Inflation in the euro zone receded for the third month in a row in January, according to preliminary data from Eurostat released on Wednesday.

Inflation in the twenty countries using the single currency is projected to have slipped to 8.5% year-on-year in January from 9.2 % in December. The first decline was seen in November although it was still above the 10% threshold after reaching a record-high the month before. 

Energy continued to be the biggest driver of inflation last month with a year-on-year bump of 17.2% but prices have significantly lowered in recent months. 

This is attributed to milder-than-user temperatures in the autumn and early winter, well-stocked gas storages and energy-saving plans across the 27-country bloc which have seen gas prices slip to levels not seen since Russia invaded Ukraine nearly a year ago. 

Still, inflation remains four times above the 2% target set by the European Central Bank and whose governing body is to convene in Frankfurt on Thursday to decide whether to operate yet another interest rate hike to tackle the issue.

The central bank, led by Christine Lagarde, is widely tipped to approve another hike in a bid to make spending more expensive.

Despite the overall fall, two countries actually saw inflation increase. 

The rates in Estonia and Latvia are projected to have risen to 18.8% and 21.6% respectively, up from 17.5% and 20.7% in December. Fellow Baltic state, Lithuania, has the third highest rate at 18.4%, down from 20.0% the month before.

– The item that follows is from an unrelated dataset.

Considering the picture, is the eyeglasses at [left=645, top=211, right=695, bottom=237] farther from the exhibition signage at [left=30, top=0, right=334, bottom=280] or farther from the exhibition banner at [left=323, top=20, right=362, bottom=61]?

The Baltics are particularly vulnerable to volatility in energy prices because of their previous exposure to Russian supplies, which they cut after Moscow launched its war in Ukraine. But the three small countries already had high inflation before the invasion due to supply-and-demand issues linked to the COVID-19 pandemic.

Meanwhile, Spain (5.8%), Malta (6.7%) and Cyprus (6.8%) have the lowest rates across the bloc.

Like energy, prices for non-industrial food and services are forecast to have receded slightly but those of food, alcohol and tobacco actually increased with the annual inflation rate seen at 14.1% compared to 13.8% in December. 

Core inflation, which excludes energy and food prices because of their volatility and is therefore seen as a more accurate depiction of the state of the economy, is stable month-on-month at 5.2%.